◆ **WHAT THE TASK REQUIRES**:
Pictures in the records below must be left out. Return exactly the lines from the line with "SECONDARY ATTACK RATE" to the line with "cells (i.e. erythropoeitin)", both included.

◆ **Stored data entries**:
——

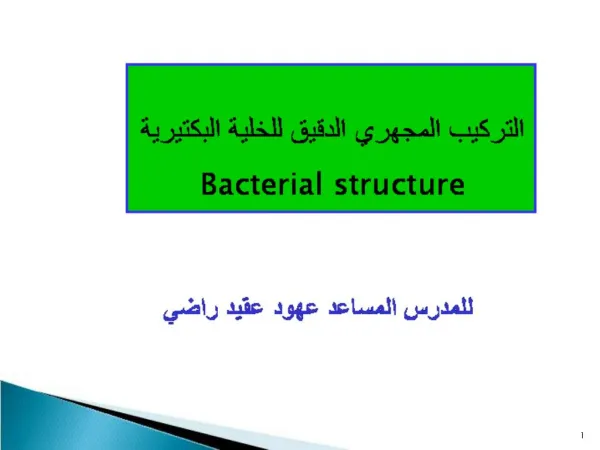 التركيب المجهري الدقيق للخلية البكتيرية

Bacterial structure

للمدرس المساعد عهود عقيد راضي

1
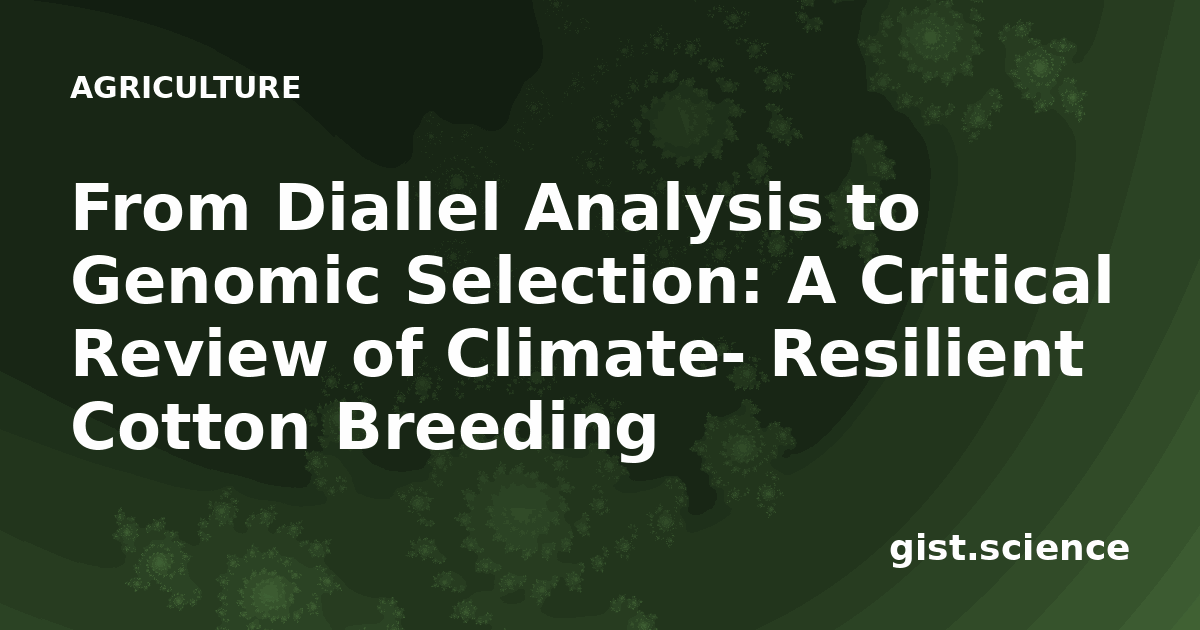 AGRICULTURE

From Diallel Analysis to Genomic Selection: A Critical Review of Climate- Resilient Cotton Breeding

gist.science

——

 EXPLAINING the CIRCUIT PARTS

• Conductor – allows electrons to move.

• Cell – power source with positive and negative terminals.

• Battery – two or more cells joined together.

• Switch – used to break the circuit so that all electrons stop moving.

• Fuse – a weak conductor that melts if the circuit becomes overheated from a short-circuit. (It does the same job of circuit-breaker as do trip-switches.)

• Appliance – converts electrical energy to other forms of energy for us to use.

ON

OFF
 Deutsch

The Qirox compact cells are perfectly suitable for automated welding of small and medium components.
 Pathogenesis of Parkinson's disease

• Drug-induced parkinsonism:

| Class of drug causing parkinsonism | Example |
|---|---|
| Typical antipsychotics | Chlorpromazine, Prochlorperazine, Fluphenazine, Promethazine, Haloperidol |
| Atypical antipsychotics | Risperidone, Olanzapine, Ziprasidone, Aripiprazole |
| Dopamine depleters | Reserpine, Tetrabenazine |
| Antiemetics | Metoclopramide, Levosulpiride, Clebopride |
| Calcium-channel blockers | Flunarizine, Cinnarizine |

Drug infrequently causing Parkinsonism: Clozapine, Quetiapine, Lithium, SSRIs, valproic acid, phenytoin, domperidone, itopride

——

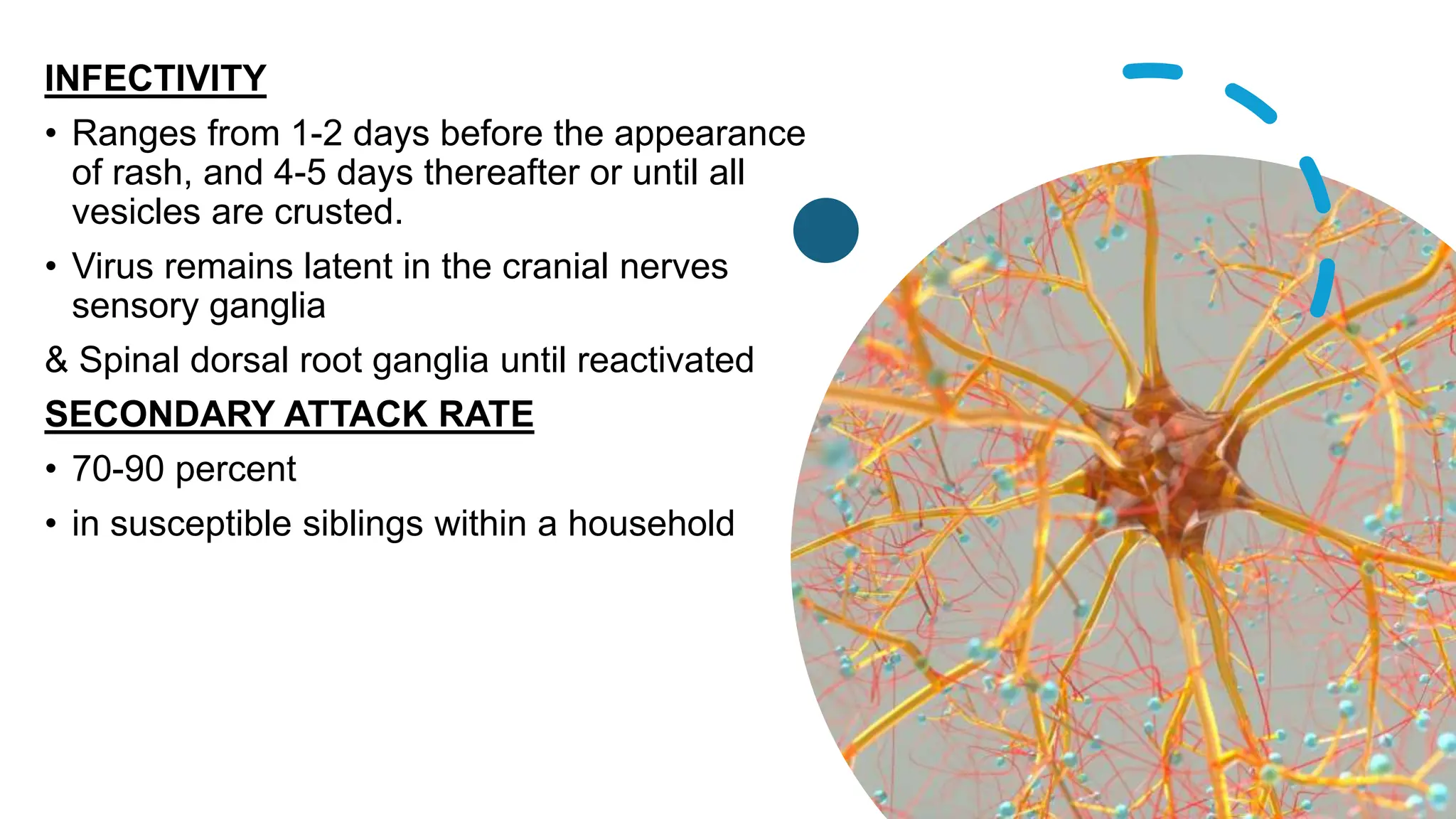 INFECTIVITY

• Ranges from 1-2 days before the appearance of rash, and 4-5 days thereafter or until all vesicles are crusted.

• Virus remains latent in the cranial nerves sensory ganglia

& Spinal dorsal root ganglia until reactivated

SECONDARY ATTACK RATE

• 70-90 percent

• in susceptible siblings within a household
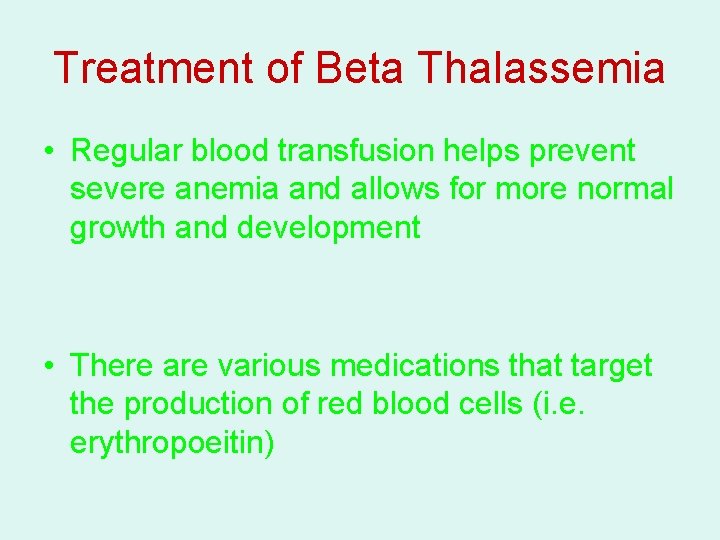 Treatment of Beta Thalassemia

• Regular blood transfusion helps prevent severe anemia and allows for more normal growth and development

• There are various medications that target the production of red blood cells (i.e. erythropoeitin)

——

◆ **RESPONSE TO THIS TASK**:
SECONDARY ATTACK RATE

• 70-90 percent

• in susceptible siblings within a household
 Treatment of Beta Thalassemia

• Regular blood transfusion helps prevent severe anemia and allows for more normal growth and development

• There are various medications that target the production of red blood cells (i.e. erythropoeitin)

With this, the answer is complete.